## start Document
[FFmpeg-trac] #10510(undetermined:new): FFMPEG decode 608 caption to webvtt with big cues. How to generate with smaller cues (i.e. gop size)?

Tue Aug 8 11:10:52 EEST 2023

#10510: FFMPEG decode 608 caption to webvtt with big cues. How to generate with
smaller cues (i.e. gop size)?
-------------------------------------+-------------------------------------
             Reporter:  Qi Cao       |                    Owner:  (none)
                 Type:  enhancement  |                   Status:  new
             Priority:  normal       |                Component:
                                     |  undetermined
              Version:  unspecified  |               Resolution:
             Keywords:  caption      |               Blocked By:
             Blocking:               |  Reproduced by developer:  0
Analyzed by developer:  0            |
-------------------------------------+-------------------------------------
Description changed by Qi Cao:

Old description:

> Summary of the bug: We are using FFMPEG to decode 608 caption to webvtt.
> webvtt files contains cues with large timespan, such as playing music for
> two minutes. Since we are getting this till the end of caption, it is too
> late to display the caption. We are wondering if we could decode the
> captions to smaller cues, such as gop size. We have been playing the
> segment command switch with no luck. Could you shed light on this?
## end Document
## start Listed entries
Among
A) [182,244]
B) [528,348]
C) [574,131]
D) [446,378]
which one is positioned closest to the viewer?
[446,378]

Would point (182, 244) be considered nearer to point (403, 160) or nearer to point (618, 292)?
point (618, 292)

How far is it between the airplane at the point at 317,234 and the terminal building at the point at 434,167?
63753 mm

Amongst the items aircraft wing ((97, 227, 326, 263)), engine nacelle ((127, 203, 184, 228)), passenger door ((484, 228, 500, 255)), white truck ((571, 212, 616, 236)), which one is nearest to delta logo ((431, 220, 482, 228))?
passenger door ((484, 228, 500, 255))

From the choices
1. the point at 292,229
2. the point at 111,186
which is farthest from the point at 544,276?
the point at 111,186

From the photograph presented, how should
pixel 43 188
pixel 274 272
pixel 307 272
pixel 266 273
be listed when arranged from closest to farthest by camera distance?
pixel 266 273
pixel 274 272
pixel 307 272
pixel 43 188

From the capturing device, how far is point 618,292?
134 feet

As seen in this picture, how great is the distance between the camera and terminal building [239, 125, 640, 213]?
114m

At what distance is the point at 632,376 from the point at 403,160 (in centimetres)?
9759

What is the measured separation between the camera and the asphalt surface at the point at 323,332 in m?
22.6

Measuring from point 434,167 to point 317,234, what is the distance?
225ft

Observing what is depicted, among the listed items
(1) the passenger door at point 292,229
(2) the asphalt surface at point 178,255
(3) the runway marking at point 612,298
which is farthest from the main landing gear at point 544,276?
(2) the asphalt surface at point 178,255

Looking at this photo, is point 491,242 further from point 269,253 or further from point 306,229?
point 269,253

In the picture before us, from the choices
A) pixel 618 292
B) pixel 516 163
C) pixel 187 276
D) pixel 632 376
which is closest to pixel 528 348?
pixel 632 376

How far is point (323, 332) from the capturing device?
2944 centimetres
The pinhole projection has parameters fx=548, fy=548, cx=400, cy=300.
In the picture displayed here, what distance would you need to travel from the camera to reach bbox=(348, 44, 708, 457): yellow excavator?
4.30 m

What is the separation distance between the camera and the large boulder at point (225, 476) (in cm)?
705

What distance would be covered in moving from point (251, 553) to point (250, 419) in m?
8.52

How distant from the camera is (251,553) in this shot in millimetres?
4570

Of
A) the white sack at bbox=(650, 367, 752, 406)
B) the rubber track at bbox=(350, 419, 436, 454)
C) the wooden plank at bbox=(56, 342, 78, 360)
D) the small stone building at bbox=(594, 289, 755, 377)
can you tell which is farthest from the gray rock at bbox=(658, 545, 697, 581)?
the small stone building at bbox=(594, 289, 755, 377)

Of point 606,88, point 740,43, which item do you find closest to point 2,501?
## end Listed entries
◆ What you have to do ◆
Do these statements agree with the ticket? For each, answer yes or no and quote the ticket's deciding words exactly. (a) The ticket's type is bug. (b) The reporter says the webvtt files contain cues with a large timespan. (c) The reporter says trying the segment command switch fixed the problem. You can set the material aside; it isn't needed.

◆ Problem solution ◆
(a) No: "Type:  enhancement"
(b) Yes: "webvtt files contains cues with large timespan"
(c) No: "with no luck"